━━━━━ EXERCISE MATERIAL ━━━━━

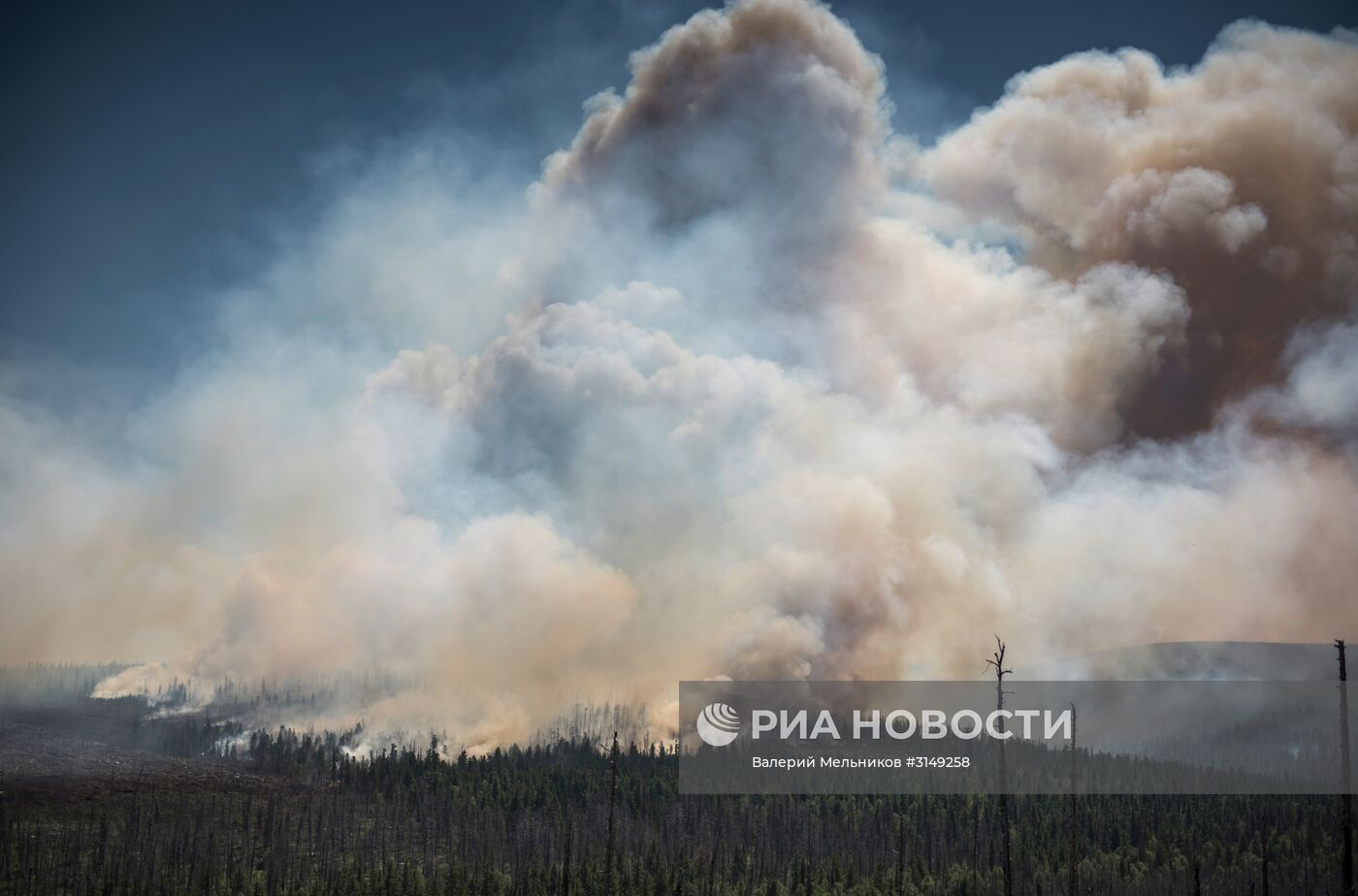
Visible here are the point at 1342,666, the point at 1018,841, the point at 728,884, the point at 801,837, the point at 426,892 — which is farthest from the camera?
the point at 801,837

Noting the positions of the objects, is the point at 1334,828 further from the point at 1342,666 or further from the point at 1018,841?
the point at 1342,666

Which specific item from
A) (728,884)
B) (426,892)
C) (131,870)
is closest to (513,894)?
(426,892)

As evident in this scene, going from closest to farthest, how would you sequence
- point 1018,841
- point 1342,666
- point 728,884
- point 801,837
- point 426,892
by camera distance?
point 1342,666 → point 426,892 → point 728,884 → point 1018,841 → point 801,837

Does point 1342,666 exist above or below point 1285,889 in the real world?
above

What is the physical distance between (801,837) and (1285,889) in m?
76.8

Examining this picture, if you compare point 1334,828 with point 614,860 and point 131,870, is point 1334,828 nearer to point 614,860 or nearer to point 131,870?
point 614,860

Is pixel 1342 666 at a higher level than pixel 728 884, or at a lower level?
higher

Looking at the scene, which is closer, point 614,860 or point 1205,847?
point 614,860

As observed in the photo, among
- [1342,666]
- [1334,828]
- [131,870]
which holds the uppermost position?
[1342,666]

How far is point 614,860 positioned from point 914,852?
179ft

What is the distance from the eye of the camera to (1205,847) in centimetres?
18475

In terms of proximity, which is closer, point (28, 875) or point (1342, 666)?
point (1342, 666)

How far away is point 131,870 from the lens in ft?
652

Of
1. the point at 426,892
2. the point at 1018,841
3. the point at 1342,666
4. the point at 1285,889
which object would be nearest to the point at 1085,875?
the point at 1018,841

━━━━━
━━━━━ EXERCISE MATERIAL ━━━━━

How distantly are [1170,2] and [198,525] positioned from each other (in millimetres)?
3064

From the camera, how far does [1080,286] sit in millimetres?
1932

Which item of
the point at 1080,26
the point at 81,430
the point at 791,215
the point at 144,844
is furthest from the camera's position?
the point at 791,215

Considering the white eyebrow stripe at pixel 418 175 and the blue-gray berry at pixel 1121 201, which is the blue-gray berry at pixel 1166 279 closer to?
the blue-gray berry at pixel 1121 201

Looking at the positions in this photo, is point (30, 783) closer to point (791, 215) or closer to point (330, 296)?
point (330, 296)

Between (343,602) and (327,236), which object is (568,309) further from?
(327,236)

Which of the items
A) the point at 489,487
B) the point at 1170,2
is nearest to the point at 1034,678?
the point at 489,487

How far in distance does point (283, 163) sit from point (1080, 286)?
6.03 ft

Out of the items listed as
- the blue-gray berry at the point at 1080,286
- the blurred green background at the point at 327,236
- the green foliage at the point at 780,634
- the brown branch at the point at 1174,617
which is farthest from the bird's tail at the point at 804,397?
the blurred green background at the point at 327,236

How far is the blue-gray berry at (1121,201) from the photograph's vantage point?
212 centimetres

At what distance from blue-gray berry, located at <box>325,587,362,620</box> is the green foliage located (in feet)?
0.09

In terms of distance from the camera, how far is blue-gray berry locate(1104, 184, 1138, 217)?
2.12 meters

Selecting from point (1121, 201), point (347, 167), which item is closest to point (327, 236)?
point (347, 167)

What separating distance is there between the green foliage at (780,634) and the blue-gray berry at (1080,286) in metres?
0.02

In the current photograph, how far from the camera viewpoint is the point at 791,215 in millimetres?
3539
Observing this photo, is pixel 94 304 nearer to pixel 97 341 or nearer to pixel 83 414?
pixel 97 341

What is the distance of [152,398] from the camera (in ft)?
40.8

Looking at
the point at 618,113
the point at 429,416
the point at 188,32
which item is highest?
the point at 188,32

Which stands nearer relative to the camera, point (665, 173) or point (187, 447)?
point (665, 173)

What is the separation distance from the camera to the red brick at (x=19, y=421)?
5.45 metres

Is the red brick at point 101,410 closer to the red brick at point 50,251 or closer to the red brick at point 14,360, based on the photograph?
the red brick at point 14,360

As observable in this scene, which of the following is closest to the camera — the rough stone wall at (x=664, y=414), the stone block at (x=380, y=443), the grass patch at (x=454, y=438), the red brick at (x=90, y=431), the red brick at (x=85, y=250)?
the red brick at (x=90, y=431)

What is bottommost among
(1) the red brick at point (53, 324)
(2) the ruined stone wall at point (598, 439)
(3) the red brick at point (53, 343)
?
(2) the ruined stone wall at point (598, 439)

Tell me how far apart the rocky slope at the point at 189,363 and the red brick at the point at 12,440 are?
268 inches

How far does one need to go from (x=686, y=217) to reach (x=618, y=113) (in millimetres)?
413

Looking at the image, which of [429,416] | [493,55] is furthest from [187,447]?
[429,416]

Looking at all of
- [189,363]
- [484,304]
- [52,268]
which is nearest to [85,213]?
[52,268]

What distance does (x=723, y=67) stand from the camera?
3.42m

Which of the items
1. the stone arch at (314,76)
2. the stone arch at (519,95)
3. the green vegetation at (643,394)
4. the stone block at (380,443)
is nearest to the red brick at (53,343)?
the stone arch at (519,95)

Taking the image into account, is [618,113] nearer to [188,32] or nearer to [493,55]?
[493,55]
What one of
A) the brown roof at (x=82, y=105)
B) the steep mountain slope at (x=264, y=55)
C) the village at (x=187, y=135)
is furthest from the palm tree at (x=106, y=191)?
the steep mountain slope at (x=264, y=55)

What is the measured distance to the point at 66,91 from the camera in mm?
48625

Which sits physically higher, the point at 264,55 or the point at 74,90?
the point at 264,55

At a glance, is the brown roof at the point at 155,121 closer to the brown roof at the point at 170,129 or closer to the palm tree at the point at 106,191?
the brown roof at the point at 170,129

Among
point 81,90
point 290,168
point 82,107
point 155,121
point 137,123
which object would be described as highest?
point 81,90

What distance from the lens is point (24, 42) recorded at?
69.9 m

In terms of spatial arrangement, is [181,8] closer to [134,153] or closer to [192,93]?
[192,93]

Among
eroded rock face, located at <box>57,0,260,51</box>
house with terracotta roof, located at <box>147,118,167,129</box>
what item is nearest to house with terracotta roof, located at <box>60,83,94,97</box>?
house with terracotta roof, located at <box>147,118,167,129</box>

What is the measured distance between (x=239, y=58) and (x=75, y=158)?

━━━━━

» WRITTEN INSTRUCTION:
Format the data from the line with "Which item of" to the line with "212 centimetres", both included, as a numbered list with one line per item and the blank lines left out.

» RESPONSE TO THE EXERCISE:
1. Which item of
2. the point at 1080,26
3. the point at 81,430
4. the point at 791,215
5. the point at 144,844
6. is furthest from the camera's position?
7. the point at 791,215
8. Considering the white eyebrow stripe at pixel 418 175 and the blue-gray berry at pixel 1121 201, which is the blue-gray berry at pixel 1166 279 closer to?
9. the blue-gray berry at pixel 1121 201
10. Looking at the positions in this photo, is point (30, 783) closer to point (791, 215) or closer to point (330, 296)?
11. point (330, 296)
12. Between (343,602) and (327,236), which object is (568,309) further from?
13. (327,236)
14. Which of the items
15. A) the point at 489,487
16. B) the point at 1170,2
17. is nearest to the point at 1034,678?
18. the point at 489,487
19. How far in distance does point (283, 163) sit from point (1080, 286)?
20. 6.03 ft
21. Out of the items listed as
22. - the blue-gray berry at the point at 1080,286
23. - the blurred green background at the point at 327,236
24. - the green foliage at the point at 780,634
25. - the brown branch at the point at 1174,617
26. which is farthest from the bird's tail at the point at 804,397?
27. the blurred green background at the point at 327,236
28. How far is the blue-gray berry at (1121,201) from the photograph's vantage point?
29. 212 centimetres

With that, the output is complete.